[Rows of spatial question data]
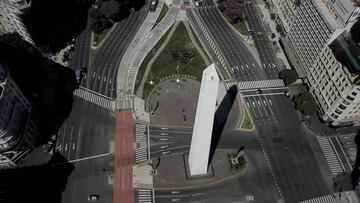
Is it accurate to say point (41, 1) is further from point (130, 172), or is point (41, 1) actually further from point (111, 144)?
point (130, 172)

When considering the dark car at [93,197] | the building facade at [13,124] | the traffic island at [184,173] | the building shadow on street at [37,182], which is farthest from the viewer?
the traffic island at [184,173]

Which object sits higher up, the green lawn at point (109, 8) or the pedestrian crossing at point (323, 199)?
the green lawn at point (109, 8)

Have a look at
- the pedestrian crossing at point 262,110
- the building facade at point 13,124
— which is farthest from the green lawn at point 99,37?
the pedestrian crossing at point 262,110

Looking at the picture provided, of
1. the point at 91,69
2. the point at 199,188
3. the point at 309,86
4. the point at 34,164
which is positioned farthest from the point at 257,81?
the point at 34,164

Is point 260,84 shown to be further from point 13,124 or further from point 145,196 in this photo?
point 13,124

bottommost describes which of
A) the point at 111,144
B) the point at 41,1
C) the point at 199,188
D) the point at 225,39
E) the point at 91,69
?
the point at 199,188

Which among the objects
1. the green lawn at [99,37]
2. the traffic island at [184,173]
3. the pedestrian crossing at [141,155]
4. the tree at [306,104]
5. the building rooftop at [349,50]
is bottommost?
the traffic island at [184,173]

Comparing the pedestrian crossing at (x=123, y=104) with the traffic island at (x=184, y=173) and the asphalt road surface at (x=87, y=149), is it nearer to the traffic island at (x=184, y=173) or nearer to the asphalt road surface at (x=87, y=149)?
the asphalt road surface at (x=87, y=149)
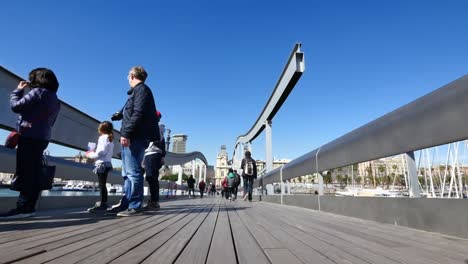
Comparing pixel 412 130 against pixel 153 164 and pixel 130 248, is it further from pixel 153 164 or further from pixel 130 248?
pixel 153 164

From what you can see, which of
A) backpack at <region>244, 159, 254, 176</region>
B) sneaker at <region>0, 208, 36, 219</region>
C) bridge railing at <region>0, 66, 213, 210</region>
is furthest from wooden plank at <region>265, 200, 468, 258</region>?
backpack at <region>244, 159, 254, 176</region>

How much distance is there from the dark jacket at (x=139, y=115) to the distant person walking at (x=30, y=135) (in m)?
0.89

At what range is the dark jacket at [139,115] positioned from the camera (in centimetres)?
371

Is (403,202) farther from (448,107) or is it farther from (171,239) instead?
(171,239)

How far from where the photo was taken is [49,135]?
131 inches

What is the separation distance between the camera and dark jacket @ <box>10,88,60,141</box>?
10.0 ft

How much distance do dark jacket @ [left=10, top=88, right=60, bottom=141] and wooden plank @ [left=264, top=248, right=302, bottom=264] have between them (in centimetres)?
297

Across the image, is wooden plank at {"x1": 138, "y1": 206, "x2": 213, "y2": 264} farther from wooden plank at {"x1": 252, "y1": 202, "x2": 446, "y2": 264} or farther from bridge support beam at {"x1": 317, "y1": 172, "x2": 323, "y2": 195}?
bridge support beam at {"x1": 317, "y1": 172, "x2": 323, "y2": 195}

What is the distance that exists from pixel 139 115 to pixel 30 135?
121 centimetres

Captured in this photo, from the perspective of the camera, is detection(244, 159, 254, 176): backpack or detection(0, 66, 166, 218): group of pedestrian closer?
detection(0, 66, 166, 218): group of pedestrian

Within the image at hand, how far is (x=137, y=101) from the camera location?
379cm

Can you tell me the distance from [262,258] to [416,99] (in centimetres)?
213

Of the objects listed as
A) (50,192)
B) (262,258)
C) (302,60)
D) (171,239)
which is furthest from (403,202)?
(302,60)

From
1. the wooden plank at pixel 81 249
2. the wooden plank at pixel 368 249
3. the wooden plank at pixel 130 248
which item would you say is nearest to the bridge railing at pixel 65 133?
the wooden plank at pixel 81 249
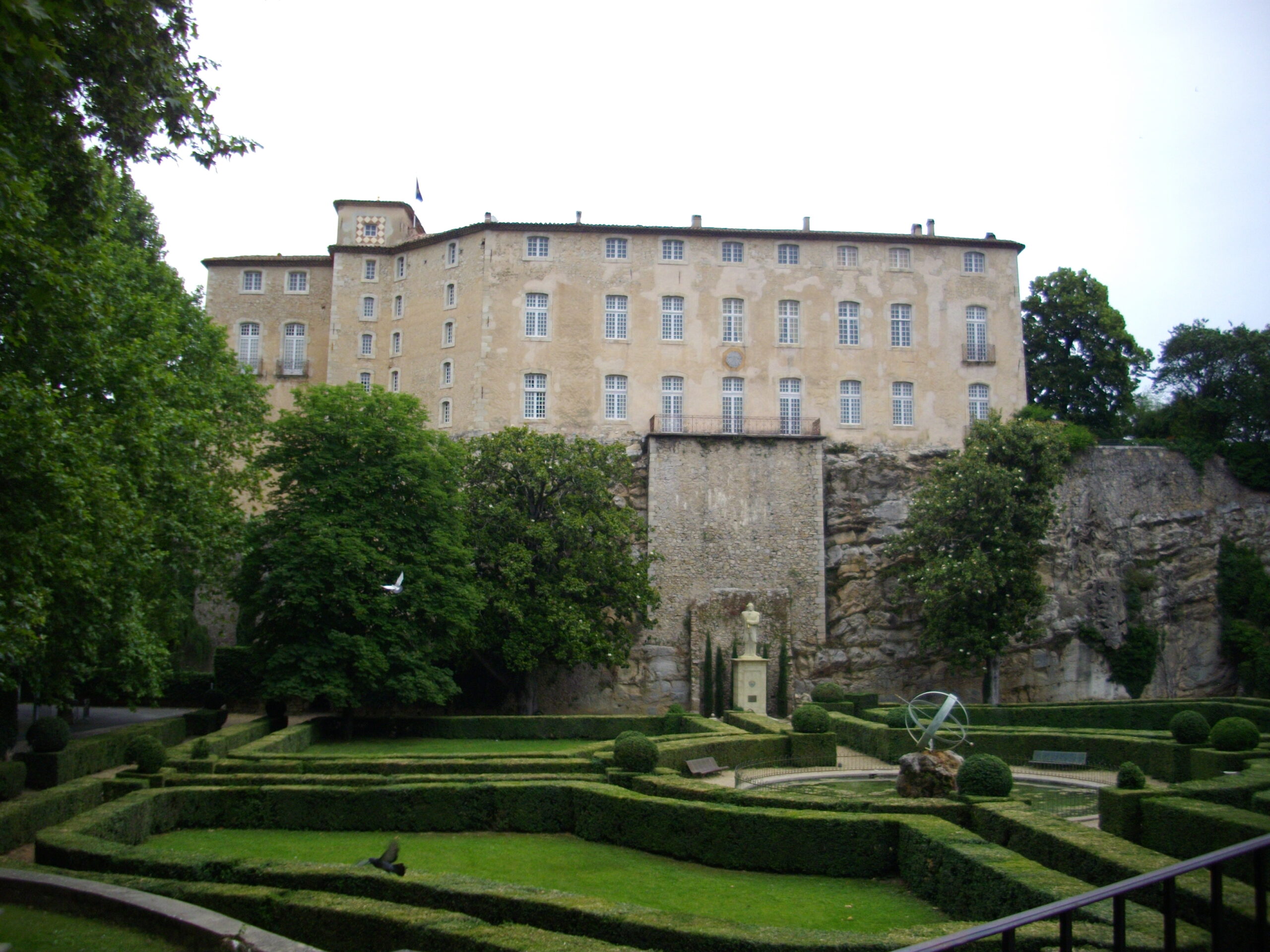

The problem: Copy out, word for word, the items from the line containing "Across the image, is" through the end of the items, including both ends. Leave the pictures out of your answer.

Answer to the problem:
Across the image, is wooden plank at {"x1": 138, "y1": 206, "x2": 213, "y2": 264} farther from wooden plank at {"x1": 252, "y1": 202, "x2": 446, "y2": 264} or farther from bridge support beam at {"x1": 317, "y1": 172, "x2": 323, "y2": 195}?
bridge support beam at {"x1": 317, "y1": 172, "x2": 323, "y2": 195}

What is the distance that exists from pixel 139 115 to pixel 30 135?
121 centimetres

Captured in this photo, from the perspective of the camera, is detection(244, 159, 254, 176): backpack or detection(0, 66, 166, 218): group of pedestrian closer?
detection(0, 66, 166, 218): group of pedestrian

Within the image at hand, how far is (x=137, y=101) from the camera location?
379cm

Can you tell me the distance from [262,258] to [416,99] (in centimetres)?
213

Of the objects listed as
A) (50,192)
B) (262,258)
C) (302,60)
D) (171,239)
which is furthest from (403,202)?
(302,60)

From
1. the wooden plank at pixel 81 249
2. the wooden plank at pixel 368 249
3. the wooden plank at pixel 130 248
which item would you say is nearest to the bridge railing at pixel 65 133?
the wooden plank at pixel 81 249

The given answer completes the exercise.